BEGIN Text

Quick Summary of the Episode

As Voyager starts to make its way through the Delta Quadrant on its way home to the Alpha Quadrant, they pass a planet which has been decimated by a polaric energy disaster. When the away team go to investigate, Janeway and Paris are pulled back in time to just before the disaster – the explosion had shattered time and space into fractures.

Unable to get back, Janeway and Paris attempt to investigate the cause of the detonation, but (to cut the story short), it transpires that it is Voyager’s own rescue attempt that causes the disaster, and when Janeway acts to counter their beam cutting into the past, the disaster is averted, and the whole incident never happened. We are returned to Voyager before they find the planet, and since it is a pre-warp civilisation, they just move on by without visiting.

Notes

This is the first time we learn about Kes’ special mental abilities – when the civilisation is destroyed, Kes sees the explosion happening.

I really love these time travel episodes, there are so many wild possibilities! I just love time travel!

In My Life

I have been physically out of fundamentalism for six years but it is only this year that I have started facing up to what that means, working through it, ‘deconstructing’.

Recently I have started to be flooded with flashbacks and memories of my years growing up in the church in the 70s and 80s.

The name of this episode always makes me think of Cyndi Lauper’s song ‘Time after Time”, which in turn makes me think of being a teenager in the 80s, in a world of conflicts between what I was seeing at school, in the news, and in ‘real life’ as compared with the worldview inside the bubble of the strict Baptist, evangelical church we were attending at the time.

Now, when I say “attending”, it wasn’t just once on a Sunday. It was 3 times on a Sunday (10.30 morning service, 3 pm Sunday school and 6.30 pm evening service), Bible studies on Wednesday evenings, and ‘Youth Group’ on Fridays, constant dinners and visits with other members – rarely a day would go by without some kind of contact or another. We had effectively exchanged one cult for another.

I regularly search for friends I had in these churches, but their names have zero hits on internet searches. It’s as if they have fallen off the edge of reality, as though I conjured them up out of my imagination. What happened to them? It always amazes me slightly when I search for the churches that there are no hits describing them as horrible, damaging cults. Did nobody experience them in the same way I did?

I’ve already mentioned my friend who was being abused by the Sunday School Superintendent. But I wanted to share another incident that really affected me at the time and which I’ve been thinking about a lot lately.

One of the older girls got pregnant. It was never discussed openly, only whispered about in quiet corners. This was not long before my mother got ill with her Bipolar, so I don’t know how this affected the church but I do know the girl in question was forced to give up her baby for adoption. I often wondered whether she was given the choice of adoption or marriage. I suspect that she was never even given a choice. I don’t know how this affected her, I only know how it would have affected me. I was and still am heartbroken for her.

END Text

[Problem details]
In the text, which two characters are pulled back in time when the away team investigates the planet? The records come from a different source than the text.

BEGIN Extracted entries

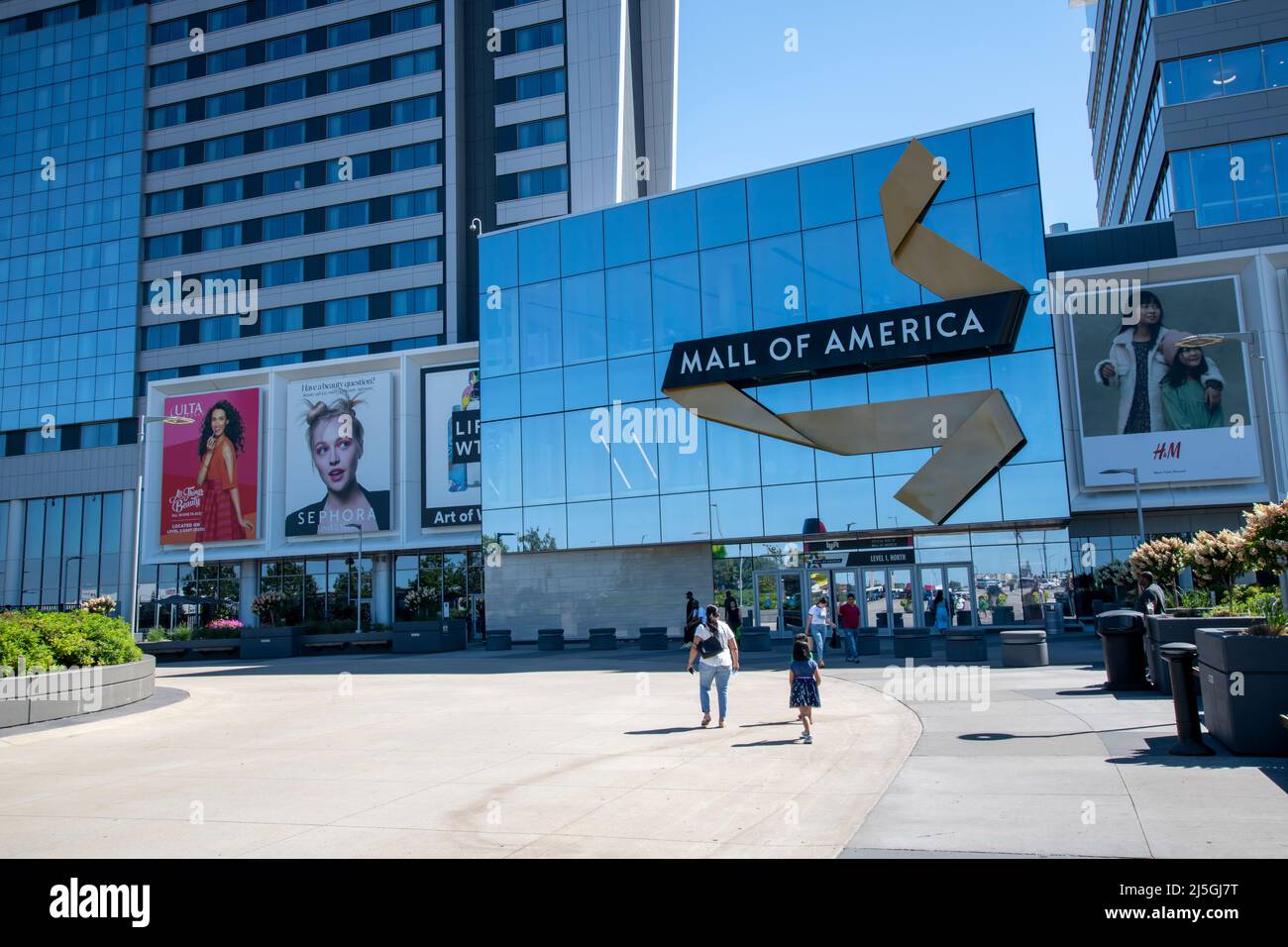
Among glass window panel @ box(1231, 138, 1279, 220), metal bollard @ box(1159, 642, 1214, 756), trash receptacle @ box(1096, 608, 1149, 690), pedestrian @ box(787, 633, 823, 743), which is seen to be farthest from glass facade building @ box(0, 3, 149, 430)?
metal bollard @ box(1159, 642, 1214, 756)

END Extracted entries
BEGIN Extracted entries

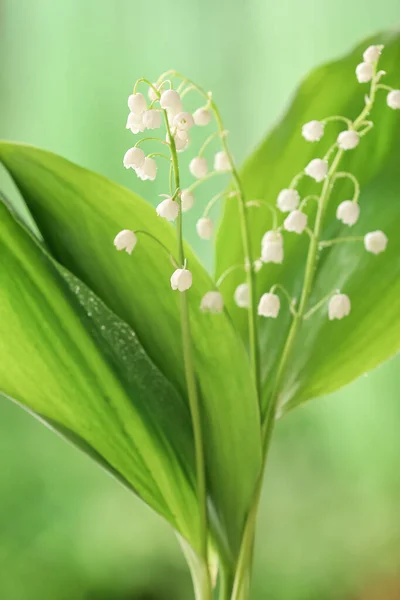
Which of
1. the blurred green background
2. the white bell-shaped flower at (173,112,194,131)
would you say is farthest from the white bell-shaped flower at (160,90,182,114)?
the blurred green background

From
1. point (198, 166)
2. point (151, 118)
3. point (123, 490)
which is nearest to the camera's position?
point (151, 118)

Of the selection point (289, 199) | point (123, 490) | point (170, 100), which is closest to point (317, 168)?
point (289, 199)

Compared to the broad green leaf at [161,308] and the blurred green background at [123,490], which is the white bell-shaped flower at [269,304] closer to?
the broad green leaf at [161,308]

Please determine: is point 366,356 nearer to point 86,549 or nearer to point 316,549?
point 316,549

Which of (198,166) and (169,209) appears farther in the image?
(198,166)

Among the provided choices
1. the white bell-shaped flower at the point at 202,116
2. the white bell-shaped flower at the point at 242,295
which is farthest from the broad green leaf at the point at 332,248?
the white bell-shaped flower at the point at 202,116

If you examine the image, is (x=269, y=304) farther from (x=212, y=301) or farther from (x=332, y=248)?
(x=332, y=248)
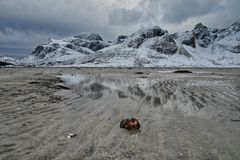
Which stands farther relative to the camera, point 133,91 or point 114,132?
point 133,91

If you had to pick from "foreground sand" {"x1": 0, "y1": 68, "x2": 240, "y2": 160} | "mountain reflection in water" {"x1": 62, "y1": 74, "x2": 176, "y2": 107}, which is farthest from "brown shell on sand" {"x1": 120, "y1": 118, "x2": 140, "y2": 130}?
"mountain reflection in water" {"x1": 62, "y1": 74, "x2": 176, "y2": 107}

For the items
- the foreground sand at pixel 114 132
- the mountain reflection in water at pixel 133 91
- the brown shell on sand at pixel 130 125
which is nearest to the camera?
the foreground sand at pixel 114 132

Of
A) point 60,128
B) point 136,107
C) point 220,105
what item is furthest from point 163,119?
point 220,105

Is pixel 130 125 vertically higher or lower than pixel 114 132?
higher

END Extracted entries

[Answer]
Janeway and Paris.